One possible solution is to introduce authentication into the SMTP protocol. This wouldn't protect the From: header in mail messages. But it would protect the return path that is used for bounce messages. It can also be used for access control. This is the difference between knowing the message came from your friend Bob, and knowing that some sent the message.

Introducing public-key cryptography into the protocol would not be too hard. SMTP has a mechanism for extensions and adding commands. However, any public-key signature system would depend on distributing the keys and enabling the access control. This requires infrastructure to regulate the sending of email. It requires more centralization in deciding who can send email. It also requires organizations to buy into the system before it helps in limiting the spread of email.

One way to help with the infrastructure problem is to have companies that provide the authentication services. They would run relays that sign messages for its customers. The customers would sign up for accounts, with either monthly or per-email fees to limit the amount of email that could be sent through the system. The relay companies need to be able to authenticate its customers but existing SMTP authentication or SSL cliet certificates are widely supported by email clients.

There would also need to be a mechanism for ISPs to join the system.
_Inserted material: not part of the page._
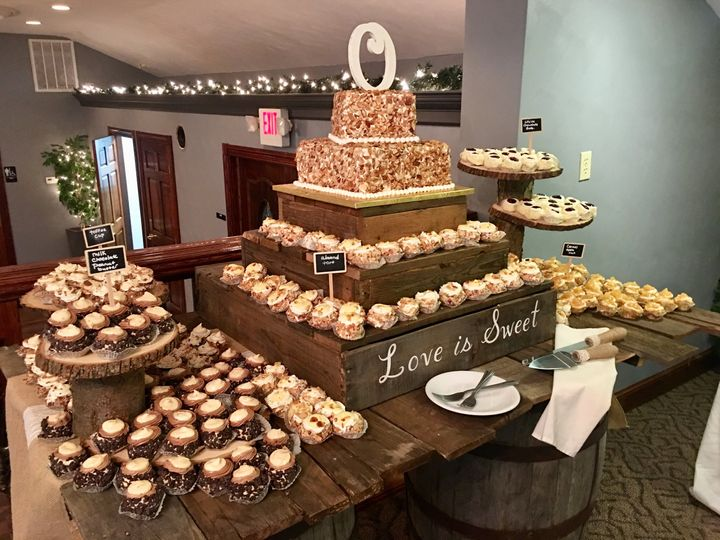 Rustic Cake & Cupcake Display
They would need to get certificates that could be used for signing messages. And even become CAs for creating new certificates for servers and clients.
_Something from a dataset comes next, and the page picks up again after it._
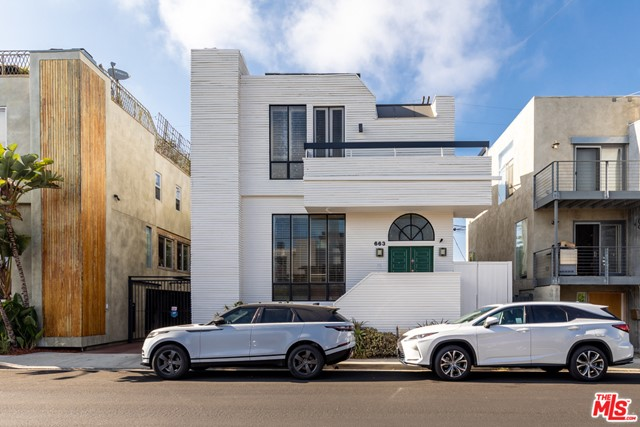 Welcome home to this beautiful property in the Silver Triangle, one of the most coveted neighborhoods on the west side. Seconds to the beach, Abbot Kinney, the Farmers Market and more - this is simply beach living at its best! //About This Home: High ceilings allow natural light to flood into the main space creating a perfect atmosphere to call home. This 4 bed/2.5 bath has a traditional floor plan with 3 bedrooms upstairs and a fourth bedroom on the bottom floor that could be used as flex space, perfect for those who are in need of a home office or would like an additional space for a play room/media den. //You'll Love: The way that the kitchen and the dining room flow into each other for seamless entertaining. //We Love: The location is unbeatable! The Silver Triangle allows for privacy while being less than a mile from the beach. //The Neighborhood: Slightly tucked away from the bustle of Venice, yet central to everything, making this private neighborhood one of the most desired pockets of Venice. The historic Canals are a short distance away and have some of the most beautiful (and famed) bridges to enjoy an evening stroll or watch the sunset on a warm summer evening. An opportunity not to be missed!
Authentication would be used to create a group of mail servers that can trust where email is coming from. They can send bounce messages. The postmaster and abuse email works and is answered.
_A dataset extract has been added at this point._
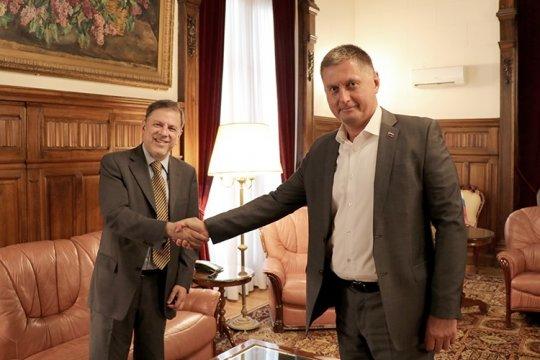 У России и Аргентины общие взгляды на проблемы современного мироустройства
It also helps tie the email system into the legal system. If a spammer breaks into an account and sends a million email that should normally cost $10,000 to send through a commercial relay, that is much more serious offense using some unkown number of open relays. Or forging a cryptographic signature is much more serious than just putting some characters in an email.

Saturday May 10, 2003
09:15 PM

Mistake about SQLite

I made one mistake in my article about SQLite. They recently changed the comparison operators to work based on type instead of by value. I found this out from a Linux Journal article on SQLite. I am glad that the argument for typing prevailed. If they put in some validation of types when inserting and updating, then that would be enough to preserve data integrity.
Monday May 05, 2003
10:38 PM

SQLite and typelessness

I have been looking at the SQLite database and the DBD::SQLite module for accessing. SQLite is a database with some nice features: embeddable library, small and fast, single file, transactions, and pretty complete SQL92 support. This makes it real useful for places where a full database like PostgreSQL is overkill but you want DBI and SQL and the fun of relations.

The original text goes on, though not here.